Ao falar da difícil situação da imprensa em alguns países, Matsuura citou o caso da Colômbia, ‘‘onde há uma total liberdade de expressão, mas onde são assassinados jornalistas, pelo menos 30 em dez anos, ainda que o governo garanta essa liberdade’’.
Matsuura disse que o objetivo da manifestação em Windhoek, que durará de hoje a sábado é ‘‘reafirmar a importância da liberdade de imprensa numa sociedade democrática, como parte integrante dos direitos humanos fundamentais’’.

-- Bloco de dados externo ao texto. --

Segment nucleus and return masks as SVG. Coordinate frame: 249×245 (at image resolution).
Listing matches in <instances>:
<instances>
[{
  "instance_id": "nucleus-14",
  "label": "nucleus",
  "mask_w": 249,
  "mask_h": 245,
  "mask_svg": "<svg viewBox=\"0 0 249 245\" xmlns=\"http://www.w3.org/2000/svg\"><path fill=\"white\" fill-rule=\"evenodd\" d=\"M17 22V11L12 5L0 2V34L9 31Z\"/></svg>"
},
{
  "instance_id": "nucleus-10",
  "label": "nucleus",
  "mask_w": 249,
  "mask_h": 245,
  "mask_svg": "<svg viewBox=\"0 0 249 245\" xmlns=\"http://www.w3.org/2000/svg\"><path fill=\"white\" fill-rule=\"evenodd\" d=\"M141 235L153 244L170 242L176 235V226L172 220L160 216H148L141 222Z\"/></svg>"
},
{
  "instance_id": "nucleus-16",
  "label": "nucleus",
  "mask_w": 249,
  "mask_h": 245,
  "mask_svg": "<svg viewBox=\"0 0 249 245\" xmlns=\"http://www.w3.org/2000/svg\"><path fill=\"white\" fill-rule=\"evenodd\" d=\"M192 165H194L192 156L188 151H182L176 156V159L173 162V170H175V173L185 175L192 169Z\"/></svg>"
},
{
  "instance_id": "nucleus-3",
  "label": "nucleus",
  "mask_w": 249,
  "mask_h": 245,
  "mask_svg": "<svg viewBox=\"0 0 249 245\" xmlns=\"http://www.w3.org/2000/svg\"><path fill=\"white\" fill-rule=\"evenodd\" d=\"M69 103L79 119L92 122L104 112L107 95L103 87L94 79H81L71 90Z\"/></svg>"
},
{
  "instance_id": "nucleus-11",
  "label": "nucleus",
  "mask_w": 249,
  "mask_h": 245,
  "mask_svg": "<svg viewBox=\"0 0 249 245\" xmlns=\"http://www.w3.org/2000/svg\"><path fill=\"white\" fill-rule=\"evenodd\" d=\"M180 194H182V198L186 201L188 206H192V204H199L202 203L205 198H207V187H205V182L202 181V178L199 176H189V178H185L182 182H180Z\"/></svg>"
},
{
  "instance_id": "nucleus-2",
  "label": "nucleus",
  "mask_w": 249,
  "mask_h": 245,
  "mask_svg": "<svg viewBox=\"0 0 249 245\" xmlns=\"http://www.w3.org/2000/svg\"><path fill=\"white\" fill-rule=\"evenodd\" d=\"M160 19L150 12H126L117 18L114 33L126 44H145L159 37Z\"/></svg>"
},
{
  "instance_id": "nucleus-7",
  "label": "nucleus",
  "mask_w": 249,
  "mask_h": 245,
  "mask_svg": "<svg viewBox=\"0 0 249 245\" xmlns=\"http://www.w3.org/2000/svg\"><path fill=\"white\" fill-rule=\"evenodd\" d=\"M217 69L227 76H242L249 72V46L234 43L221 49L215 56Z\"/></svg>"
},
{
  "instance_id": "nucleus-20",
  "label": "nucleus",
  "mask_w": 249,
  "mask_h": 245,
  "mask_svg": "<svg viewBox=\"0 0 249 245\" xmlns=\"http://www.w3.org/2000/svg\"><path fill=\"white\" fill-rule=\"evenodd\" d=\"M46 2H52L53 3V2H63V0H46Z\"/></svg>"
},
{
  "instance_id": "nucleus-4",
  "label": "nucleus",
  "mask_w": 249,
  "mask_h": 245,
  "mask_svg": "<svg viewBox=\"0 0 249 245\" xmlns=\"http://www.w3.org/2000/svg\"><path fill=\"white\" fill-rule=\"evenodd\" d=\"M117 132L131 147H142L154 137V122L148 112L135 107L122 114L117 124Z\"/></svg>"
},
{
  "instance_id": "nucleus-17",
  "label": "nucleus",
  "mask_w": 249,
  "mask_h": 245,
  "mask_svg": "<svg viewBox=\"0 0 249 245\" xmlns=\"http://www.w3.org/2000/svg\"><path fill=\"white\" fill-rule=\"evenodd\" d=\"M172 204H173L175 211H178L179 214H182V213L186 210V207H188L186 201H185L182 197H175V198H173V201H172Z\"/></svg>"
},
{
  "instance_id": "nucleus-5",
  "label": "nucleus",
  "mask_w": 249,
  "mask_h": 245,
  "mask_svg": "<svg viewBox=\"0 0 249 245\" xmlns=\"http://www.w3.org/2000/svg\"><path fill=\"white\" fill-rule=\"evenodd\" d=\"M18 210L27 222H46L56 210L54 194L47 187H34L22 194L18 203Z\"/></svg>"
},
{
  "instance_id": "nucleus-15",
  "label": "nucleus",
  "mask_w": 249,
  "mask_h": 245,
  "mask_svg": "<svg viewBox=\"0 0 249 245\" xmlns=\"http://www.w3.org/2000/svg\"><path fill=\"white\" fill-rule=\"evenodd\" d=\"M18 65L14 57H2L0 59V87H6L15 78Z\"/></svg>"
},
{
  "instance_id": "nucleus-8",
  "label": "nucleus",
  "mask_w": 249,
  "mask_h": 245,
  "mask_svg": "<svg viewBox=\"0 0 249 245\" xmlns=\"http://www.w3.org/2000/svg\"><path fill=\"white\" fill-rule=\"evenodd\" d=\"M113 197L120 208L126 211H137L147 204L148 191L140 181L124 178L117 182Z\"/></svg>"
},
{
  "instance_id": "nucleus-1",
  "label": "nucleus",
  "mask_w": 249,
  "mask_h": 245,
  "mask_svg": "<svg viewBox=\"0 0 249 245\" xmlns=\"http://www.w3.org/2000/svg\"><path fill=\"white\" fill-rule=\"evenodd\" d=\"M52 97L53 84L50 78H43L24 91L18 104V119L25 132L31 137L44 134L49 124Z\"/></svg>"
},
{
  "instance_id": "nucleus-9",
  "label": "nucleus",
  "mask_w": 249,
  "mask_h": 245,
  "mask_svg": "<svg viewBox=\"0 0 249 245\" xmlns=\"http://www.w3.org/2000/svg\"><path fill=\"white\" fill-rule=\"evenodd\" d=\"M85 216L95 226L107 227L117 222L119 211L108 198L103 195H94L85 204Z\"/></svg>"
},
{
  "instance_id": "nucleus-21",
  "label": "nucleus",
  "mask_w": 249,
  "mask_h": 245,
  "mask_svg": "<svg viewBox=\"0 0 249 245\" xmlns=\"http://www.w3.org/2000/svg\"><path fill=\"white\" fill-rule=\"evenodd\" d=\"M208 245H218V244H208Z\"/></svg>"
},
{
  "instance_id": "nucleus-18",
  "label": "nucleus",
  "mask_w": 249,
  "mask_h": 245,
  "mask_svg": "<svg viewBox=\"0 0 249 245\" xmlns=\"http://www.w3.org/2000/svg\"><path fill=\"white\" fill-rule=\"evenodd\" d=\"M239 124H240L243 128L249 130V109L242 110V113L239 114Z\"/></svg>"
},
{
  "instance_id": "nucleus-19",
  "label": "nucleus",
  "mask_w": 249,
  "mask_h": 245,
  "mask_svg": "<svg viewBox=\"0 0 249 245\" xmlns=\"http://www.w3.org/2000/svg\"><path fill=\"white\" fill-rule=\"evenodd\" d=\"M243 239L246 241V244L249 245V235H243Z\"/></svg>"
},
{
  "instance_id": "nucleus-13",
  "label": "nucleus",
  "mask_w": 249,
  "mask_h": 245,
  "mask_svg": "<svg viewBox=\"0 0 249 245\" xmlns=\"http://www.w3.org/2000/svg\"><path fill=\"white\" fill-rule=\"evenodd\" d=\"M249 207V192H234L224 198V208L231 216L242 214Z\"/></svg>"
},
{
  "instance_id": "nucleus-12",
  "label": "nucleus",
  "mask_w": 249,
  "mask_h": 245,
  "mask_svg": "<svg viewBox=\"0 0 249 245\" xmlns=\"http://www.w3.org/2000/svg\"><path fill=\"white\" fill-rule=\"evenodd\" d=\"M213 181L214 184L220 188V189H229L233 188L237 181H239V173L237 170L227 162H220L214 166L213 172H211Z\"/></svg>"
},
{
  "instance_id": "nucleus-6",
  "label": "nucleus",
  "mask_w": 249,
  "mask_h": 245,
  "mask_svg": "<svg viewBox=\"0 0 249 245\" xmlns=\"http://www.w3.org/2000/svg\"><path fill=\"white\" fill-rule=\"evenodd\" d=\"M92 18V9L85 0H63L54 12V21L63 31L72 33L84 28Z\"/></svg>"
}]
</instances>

MortesMais de mil jornalistas e membros de equipes de apoio à imprensa perderam a vida ao redor do mundo no exercício da profissão nos últimos dez anos, informou ontem a Federação Internacional de Jornalistas, às vésperas do Dia Mundial da Liberdade de Imprensa.
O grupo, com sede em Bruxelas, que planeja publicar, no mês que vem, um levantamento dos assassinatos durante seu congresso na Coréia do Sul, diz que as evidências da violência contra os jornalistas às vezes não vêm à tona até que se passem meses ou anos do crime.
A entidade pediu mais pressão sobre os governos para que os responsáveis pela violência contra jornalistas sejam processados e punidos com mais rigor.
‘‘Nossa tolerância é zero quando o assunto é a violência contra a liberdade de expressão’’, informou a Federação Internacional de Jornalistas em um comunicado para marcar, hoje, o Dia Mundial da Liberdade de Imprensa, estabelecido pela Organização das Nações Unidas (ONU) em 1991.